* [Textabschnitt]:
Der Diskurs über Arbeit brodelt. Philosophin Lisa Herzog zählt die Arbeit „zur menschlichen Natur gehörend“, denn die Menschen wollen etwas schaffen und sich als soziale Wesen in einem gemeinsamen Prozess einbringen. Experten und Expertinnen stellen fest, dass wir nach wie vor in einer „Arbeitsgesellschaft“ leben, in der alle Arbeit kapitalistischer Logik unterworfen ist: So wird zwar jegliche Betätigung zur Arbeit erklärt, aber letztendlich die Erwerbsarbeit als Maß aller Dinge in den Mittelpunkt gestellt. Notwendige menschliche Tätigkeiten in der Pflege, Bildung und Kultur werden geringer geschätzt und schlechter bezahlt. Arbeit muss also neu bewertet werden: Wie kann sie demokratischer, sozialer, nachhaltiger gestaltet und gerechter verteilt werden?
Über 50 Jahre Kulturarbeit im Kulturkreis Feldkirch, dem Verein, der das Theater am Saumarkt in Feldkirch bespielt, sind Anlass und Anstoß, Kulturarbeit in den Blick zu nehmen und im Rahmen einer Gesprächsreihe mit Fachleuten aus Theater, Literatur, Philosophie, Kulturpolitik, Politik- und Kulturwissenschaft sowie Psychologie zu thematisieren.

* [Anweisungen]:
A. Schreiben Sie aus dem Textabschnitt den Teil wortgetreu ab, der mit den Worten „Über 50 Jahre“ beginnt und mit „Psychologie zu thematisieren.“ endet.
B. Beantworten Sie anhand des Textabschnitts die folgenden Fragen.
(i) Wer zählt die Arbeit laut dem Text „zur menschlichen Natur gehörend“?
(ii) In welchen Bereichen werden notwendige menschliche Tätigkeiten geringer geschätzt und schlechter bezahlt?
(iii) Welches Theater bespielt der Kulturkreis Feldkirch?
C. Fassen Sie den Textabschnitt in zwei Sätzen zusammen.
Diese Zeilen stammen aus einer anderen Quelle.

* [Bereitgestellte Daten]:
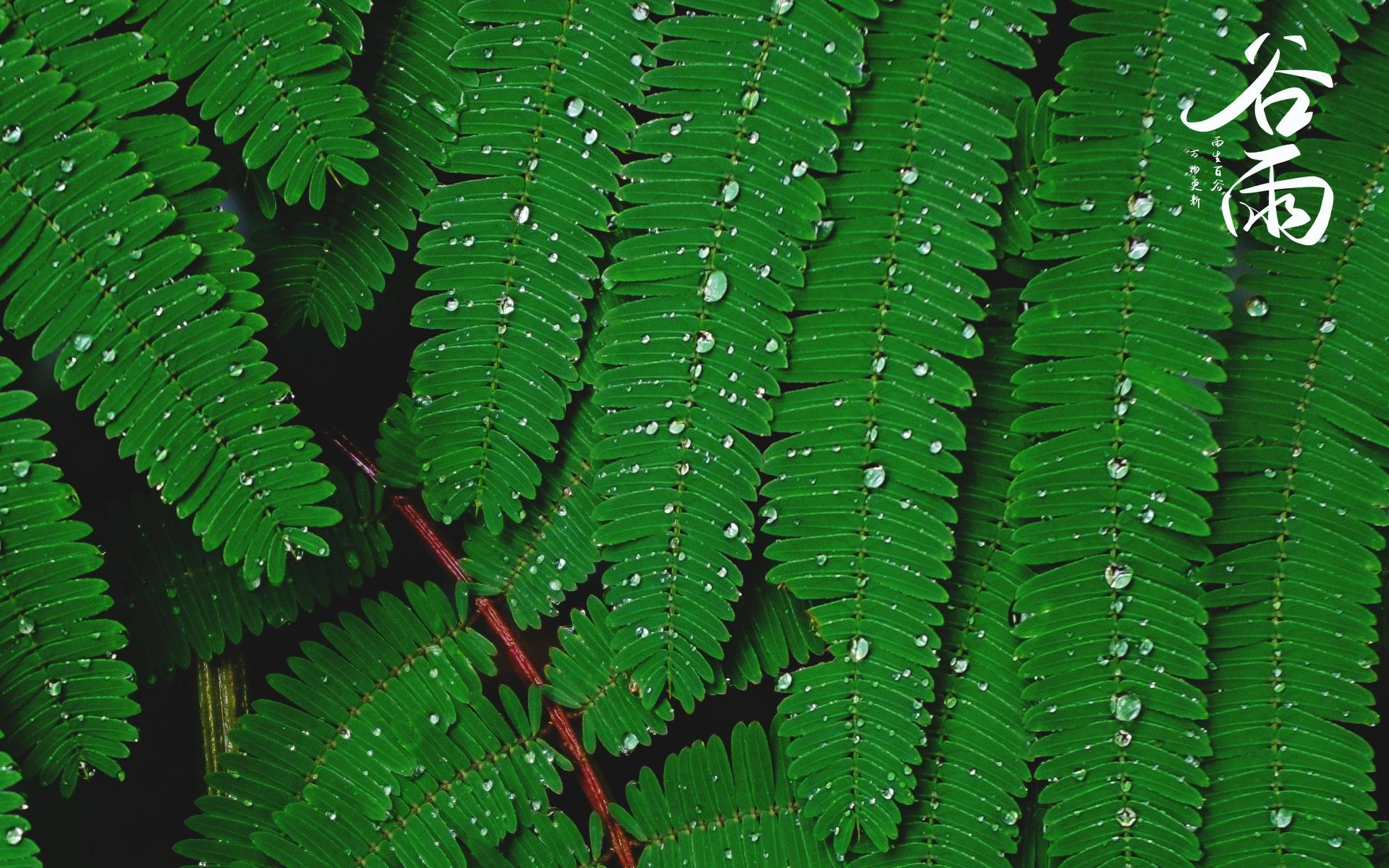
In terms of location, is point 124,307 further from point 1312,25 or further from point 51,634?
point 1312,25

* [Endergebnisse]:
A.
Über 50 Jahre Kulturarbeit im Kulturkreis Feldkirch, dem Verein, der das Theater am Saumarkt in Feldkirch bespielt, sind Anlass und Anstoß, Kulturarbeit in den Blick zu nehmen und im Rahmen einer Gesprächsreihe mit Fachleuten aus Theater, Literatur, Philosophie, Kulturpolitik, Politik- und Kulturwissenschaft sowie Psychologie zu thematisieren.

B.
(i) Die Philosophin Lisa Herzog.
(ii) In der Pflege, der Bildung und der Kultur.
(iii) Das Theater am Saumarkt in Feldkirch.

C. Fachleute stellen fest, dass wir weiterhin in einer Arbeitsgesellschaft leben, in der die Erwerbsarbeit im Mittelpunkt steht und Tätigkeiten in Pflege, Bildung und Kultur geringer geschätzt und schlechter bezahlt werden, sodass Arbeit neu bewertet werden muss. Über 50 Jahre Kulturarbeit im Kulturkreis Feldkirch, dem Verein, der das Theater am Saumarkt bespielt, sind Anlass, Kulturarbeit in einer Gesprächsreihe mit Fachleuten aus verschiedenen Bereichen zu thematisieren.